Guide to Apache Avro

Refactor Java code safely — and automatically — with OpenRewrite.

Refactoring big codebases by hand is slow, risky, and easy to put off. That’s where OpenRewrite comes in. The open-source framework for large-scale, automated code transformations helps teams modernize safely and consistently.

Each month, the creators and maintainers of OpenRewrite at Moderne run live, hands-on training sessions — one for newcomers and one for experienced users. You’ll see how recipes work, how to apply them across projects, and how to modernize code with confidence.

Join the next session, bring your questions, and learn how to automate the kind of work that usually eats your sprint time.

1. Overview

Data serialization is a technique of converting data into binary or text format. There are multiple systems available for this purpose. Apache Avro is one of those data serialization systems.

Avro is a language independent, schema-based data serialization library. It uses a schema to perform serialization and deserialization. Moreover, Avro uses a JSON format to specify the data structure which makes it more powerful.

In this tutorial, we’ll explore more about Avro setup, the Java API to perform serialization and a comparison of Avro with other data serialization systems.

We’ll focus primarily on schema creation which is the base of the whole system.

2. Apache Avro

Avro is a language-independent serialization library. To do this Avro uses a schema which is one of the core components. It stores the schema in a file for further data processing.

Avro is the best fit for Big Data processing. It’s quite popular in the Hadoop and Kafka world for its faster processing.

Avro creates a data file where it keeps data along with schema in its metadata section. Above all, it provides a rich data structure which makes it more popular than other similar solutions.

To use Avro for serialization, we need to follow the steps mentioned below.

3. Problem Statement

Let’s start with defining a class called AvroHttRequest that we’ll use for our examples. The class contains primitive as well as complex type attributes:

class AvroHttpRequest {
    
    private long requestTime;
    private ClientIdentifier clientIdentifier;
    private List<String> employeeNames;
    private Active active;
}

Here, requestTime is a primitive value. ClientIdentifier is another class which represents a complex type. We also have employeeNames which is again a complex type. Active is an enum to describe whether the given list of employees is active or not.

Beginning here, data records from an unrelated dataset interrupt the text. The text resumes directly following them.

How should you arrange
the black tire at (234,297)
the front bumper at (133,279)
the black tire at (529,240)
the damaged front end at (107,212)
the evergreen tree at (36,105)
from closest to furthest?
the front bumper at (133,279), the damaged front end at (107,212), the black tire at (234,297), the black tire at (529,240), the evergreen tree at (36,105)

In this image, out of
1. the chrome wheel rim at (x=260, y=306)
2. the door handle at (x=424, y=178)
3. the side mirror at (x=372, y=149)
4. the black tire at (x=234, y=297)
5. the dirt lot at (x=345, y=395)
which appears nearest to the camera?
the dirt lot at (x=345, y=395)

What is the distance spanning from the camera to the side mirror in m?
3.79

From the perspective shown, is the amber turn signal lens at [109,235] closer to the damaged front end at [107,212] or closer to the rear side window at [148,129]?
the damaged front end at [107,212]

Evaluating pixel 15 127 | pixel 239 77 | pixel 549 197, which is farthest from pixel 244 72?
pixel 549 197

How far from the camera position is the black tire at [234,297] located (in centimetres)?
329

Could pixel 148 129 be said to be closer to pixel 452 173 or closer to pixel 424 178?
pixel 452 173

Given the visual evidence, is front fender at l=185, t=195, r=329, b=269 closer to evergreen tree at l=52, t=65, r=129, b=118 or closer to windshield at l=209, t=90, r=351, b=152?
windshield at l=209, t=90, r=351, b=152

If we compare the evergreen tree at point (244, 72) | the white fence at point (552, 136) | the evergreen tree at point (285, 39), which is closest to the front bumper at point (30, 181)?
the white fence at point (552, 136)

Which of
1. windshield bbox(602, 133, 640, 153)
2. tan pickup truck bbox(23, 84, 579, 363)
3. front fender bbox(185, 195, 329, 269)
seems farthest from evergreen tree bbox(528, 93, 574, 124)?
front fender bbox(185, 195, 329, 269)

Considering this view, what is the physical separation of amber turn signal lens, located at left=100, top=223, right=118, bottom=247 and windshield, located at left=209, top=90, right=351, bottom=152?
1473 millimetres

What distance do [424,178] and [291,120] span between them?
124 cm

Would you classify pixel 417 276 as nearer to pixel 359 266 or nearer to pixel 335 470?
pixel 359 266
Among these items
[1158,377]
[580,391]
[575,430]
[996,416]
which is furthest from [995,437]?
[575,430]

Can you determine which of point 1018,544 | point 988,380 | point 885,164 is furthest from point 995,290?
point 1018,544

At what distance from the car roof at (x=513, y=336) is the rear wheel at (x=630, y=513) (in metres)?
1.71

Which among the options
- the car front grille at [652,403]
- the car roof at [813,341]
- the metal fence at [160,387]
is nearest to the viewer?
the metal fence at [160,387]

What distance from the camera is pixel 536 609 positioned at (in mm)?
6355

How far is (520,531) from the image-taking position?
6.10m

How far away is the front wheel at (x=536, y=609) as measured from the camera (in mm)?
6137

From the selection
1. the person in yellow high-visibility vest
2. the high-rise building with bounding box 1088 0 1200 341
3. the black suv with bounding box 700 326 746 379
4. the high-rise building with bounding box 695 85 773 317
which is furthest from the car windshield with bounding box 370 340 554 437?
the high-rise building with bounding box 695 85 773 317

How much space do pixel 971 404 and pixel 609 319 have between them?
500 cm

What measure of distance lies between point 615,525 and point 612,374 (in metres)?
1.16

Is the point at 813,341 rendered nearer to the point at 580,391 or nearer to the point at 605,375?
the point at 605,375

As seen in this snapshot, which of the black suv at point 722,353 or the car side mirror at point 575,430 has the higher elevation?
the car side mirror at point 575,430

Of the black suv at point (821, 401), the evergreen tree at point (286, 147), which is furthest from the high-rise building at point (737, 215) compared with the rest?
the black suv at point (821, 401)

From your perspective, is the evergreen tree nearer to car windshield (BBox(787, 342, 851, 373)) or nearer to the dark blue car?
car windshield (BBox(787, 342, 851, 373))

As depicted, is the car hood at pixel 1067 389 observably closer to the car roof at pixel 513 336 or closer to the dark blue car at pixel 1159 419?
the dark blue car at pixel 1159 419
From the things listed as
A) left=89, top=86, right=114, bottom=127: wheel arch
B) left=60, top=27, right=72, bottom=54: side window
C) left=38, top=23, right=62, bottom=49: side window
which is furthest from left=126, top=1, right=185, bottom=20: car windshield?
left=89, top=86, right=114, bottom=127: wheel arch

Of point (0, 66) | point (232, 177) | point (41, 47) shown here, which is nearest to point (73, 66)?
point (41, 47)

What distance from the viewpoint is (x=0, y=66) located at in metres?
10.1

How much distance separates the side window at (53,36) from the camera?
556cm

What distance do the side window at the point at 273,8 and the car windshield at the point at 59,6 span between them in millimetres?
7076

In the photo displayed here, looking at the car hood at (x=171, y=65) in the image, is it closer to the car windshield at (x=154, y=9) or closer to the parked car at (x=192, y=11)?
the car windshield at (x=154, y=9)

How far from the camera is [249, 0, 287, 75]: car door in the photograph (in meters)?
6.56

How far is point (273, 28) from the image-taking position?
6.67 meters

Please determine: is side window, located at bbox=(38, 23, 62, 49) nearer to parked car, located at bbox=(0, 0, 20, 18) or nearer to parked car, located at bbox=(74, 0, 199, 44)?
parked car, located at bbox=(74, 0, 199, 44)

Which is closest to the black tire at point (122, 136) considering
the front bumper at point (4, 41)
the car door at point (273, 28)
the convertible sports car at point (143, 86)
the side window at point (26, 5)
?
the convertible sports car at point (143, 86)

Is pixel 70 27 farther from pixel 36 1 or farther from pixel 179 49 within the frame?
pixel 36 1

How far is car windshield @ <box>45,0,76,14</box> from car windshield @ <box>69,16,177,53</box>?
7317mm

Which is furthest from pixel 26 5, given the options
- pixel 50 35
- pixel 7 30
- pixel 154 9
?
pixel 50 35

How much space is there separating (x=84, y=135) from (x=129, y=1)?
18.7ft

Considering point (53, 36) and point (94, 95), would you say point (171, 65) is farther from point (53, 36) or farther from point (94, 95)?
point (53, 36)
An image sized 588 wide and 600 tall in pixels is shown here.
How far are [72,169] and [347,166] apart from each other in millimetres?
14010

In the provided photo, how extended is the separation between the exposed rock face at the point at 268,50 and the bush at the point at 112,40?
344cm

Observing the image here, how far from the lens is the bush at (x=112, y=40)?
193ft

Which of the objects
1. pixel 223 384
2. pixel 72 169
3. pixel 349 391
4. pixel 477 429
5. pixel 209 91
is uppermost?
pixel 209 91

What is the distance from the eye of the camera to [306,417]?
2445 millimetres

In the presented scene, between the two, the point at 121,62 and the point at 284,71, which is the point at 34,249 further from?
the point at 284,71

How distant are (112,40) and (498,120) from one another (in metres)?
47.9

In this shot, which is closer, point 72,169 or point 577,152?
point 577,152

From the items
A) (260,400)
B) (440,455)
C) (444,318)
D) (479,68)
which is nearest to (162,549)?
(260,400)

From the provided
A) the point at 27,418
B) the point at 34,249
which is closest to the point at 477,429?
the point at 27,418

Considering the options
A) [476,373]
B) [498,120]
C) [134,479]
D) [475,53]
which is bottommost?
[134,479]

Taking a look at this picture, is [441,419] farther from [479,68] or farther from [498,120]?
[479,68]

Our objective is to serialize and de-serialize the AvroHttRequest class using Apache Avro.

4. Avro Data Types

Before proceeding further, let’s discuss the data types supported by Avro.

Avro supports two types of data:

Primitive type: Avro supports all the primitive types. We use primitive type name to define a type of a given field. For example, a value which holds a String should be declared as {“type”: “string”} in the schema
Complex type: Avro supports six kinds of complex types: records, enums, arrays, maps, unions and fixed

For example, in our problem statement, ClientIdentifier is a record.

In that case schema for ClientIdentifier should look like:

{
   "type":"record",
   "name":"ClientIdentifier",
   "namespace":"com.baeldung.avro.model",
   "fields":[
      {
         "name":"hostName",
         "type":"string"
      },
      {
         "name":"ipAddress",
         "type":"string"
      }
   ]
}

5. Using Avro

To start with, let’s add the Maven dependencies we’ll need to our pom.xml file.

We should include the following dependencies:

Apache Avro – core components
Compiler – Apache Avro Compilers for Avro IDL and Avro Specific Java APIT
Tools – which includes Apache Avro command line tools and utilities
Apache Avro Maven Plugin for Maven projects

We’re using version 1.8.2 for this tutorial.

However, it’s always advised to find the latest version on Maven Central:

<dependency>
    <groupId>org.apache.avro</groupId>
    <artifactId>avro-compiler</artifactId>
    <version>1.8.2</version>
</dependency>
<dependency>
    <groupId>org.apache.avro</groupId>
    <artifactId>avro-maven-plugin</artifactId>
    <version>1.8.2</version>
</dependency>

After adding maven dependencies, the next steps will be:

Schema creation
Reading the schema in our program
Serializing our data using Avro
Finally, de-serialize the data

6. Schema Creation

Avro describes its schema using a JSON format. There are mainly four attributes for a given Avro schema:

type- which describes the type of schema whether its complex type or primitive value
namespace- which describes the namespace where the given schema belongs to
name – the name of the schema
fields- which tells about the fields associated with a given schema. Fields can be of primitive as well as complex type.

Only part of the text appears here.